= Dataset extract =
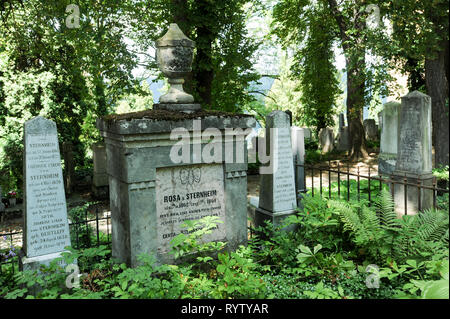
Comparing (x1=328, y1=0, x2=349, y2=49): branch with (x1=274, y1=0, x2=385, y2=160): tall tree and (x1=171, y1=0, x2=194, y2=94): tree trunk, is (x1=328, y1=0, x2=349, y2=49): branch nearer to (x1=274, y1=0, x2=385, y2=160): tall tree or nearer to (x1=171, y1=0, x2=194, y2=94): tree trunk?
(x1=274, y1=0, x2=385, y2=160): tall tree

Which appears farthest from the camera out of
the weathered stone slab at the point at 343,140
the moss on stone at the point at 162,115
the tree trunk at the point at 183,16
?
the weathered stone slab at the point at 343,140

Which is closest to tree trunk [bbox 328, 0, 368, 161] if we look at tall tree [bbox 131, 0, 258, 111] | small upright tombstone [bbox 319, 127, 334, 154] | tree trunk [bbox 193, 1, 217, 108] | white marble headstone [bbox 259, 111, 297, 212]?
small upright tombstone [bbox 319, 127, 334, 154]

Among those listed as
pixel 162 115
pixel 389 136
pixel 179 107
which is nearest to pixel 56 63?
pixel 179 107

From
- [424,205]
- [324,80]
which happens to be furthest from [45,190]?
[324,80]

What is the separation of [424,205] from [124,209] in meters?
5.96

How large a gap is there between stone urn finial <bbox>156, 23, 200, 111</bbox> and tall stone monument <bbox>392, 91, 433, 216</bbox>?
15.9ft

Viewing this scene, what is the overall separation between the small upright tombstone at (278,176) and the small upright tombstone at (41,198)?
2989mm

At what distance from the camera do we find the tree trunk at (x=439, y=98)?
34.8 ft

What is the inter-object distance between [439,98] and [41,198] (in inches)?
425

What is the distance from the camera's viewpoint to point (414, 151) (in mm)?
7539

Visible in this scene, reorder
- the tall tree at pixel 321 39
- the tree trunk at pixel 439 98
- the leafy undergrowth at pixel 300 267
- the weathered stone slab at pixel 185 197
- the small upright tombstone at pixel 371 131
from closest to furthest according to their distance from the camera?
the leafy undergrowth at pixel 300 267
the weathered stone slab at pixel 185 197
the tree trunk at pixel 439 98
the tall tree at pixel 321 39
the small upright tombstone at pixel 371 131

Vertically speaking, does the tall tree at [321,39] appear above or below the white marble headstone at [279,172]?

= Required work =
Reproduce every one of the lines above verbatim, omitting the pictures.

= Result of the exercise =
Comparing (x1=328, y1=0, x2=349, y2=49): branch with (x1=274, y1=0, x2=385, y2=160): tall tree and (x1=171, y1=0, x2=194, y2=94): tree trunk, is (x1=328, y1=0, x2=349, y2=49): branch nearer to (x1=274, y1=0, x2=385, y2=160): tall tree or nearer to (x1=171, y1=0, x2=194, y2=94): tree trunk?
(x1=274, y1=0, x2=385, y2=160): tall tree

Which appears farthest from the camera out of
the weathered stone slab at the point at 343,140
the moss on stone at the point at 162,115
the tree trunk at the point at 183,16
?
the weathered stone slab at the point at 343,140

Which is closest to tree trunk [bbox 328, 0, 368, 161] if we look at tall tree [bbox 131, 0, 258, 111] | small upright tombstone [bbox 319, 127, 334, 154] | tree trunk [bbox 193, 1, 217, 108] | white marble headstone [bbox 259, 111, 297, 212]?
small upright tombstone [bbox 319, 127, 334, 154]

Among those listed as
pixel 162 115
pixel 389 136
pixel 179 107
which is nearest to pixel 56 63?
pixel 179 107

From
- [424,205]
- [324,80]
which happens to be furthest from [45,190]?
[324,80]

What is the separation of [424,205] from [124,209] in meters?
5.96

How large a gap is there between stone urn finial <bbox>156, 23, 200, 111</bbox> and tall stone monument <bbox>392, 91, 433, 216</bbox>?
15.9ft

Viewing this scene, what is the overall separation between the small upright tombstone at (278,176) and the small upright tombstone at (41,198)?
2989mm

At what distance from the camera do we find the tree trunk at (x=439, y=98)?
34.8 ft

What is the inter-object distance between [439,98] and [41,198] (in inches)?
425

What is the distance from the camera's viewpoint to point (414, 151) (in mm)?
7539

Visible in this scene, reorder
- the tall tree at pixel 321 39
- the tree trunk at pixel 439 98
- the leafy undergrowth at pixel 300 267
- the weathered stone slab at pixel 185 197
- the small upright tombstone at pixel 371 131
from closest to furthest according to their distance from the camera?
the leafy undergrowth at pixel 300 267
the weathered stone slab at pixel 185 197
the tree trunk at pixel 439 98
the tall tree at pixel 321 39
the small upright tombstone at pixel 371 131

Vertically speaking, does the tall tree at [321,39] appear above or below the white marble headstone at [279,172]?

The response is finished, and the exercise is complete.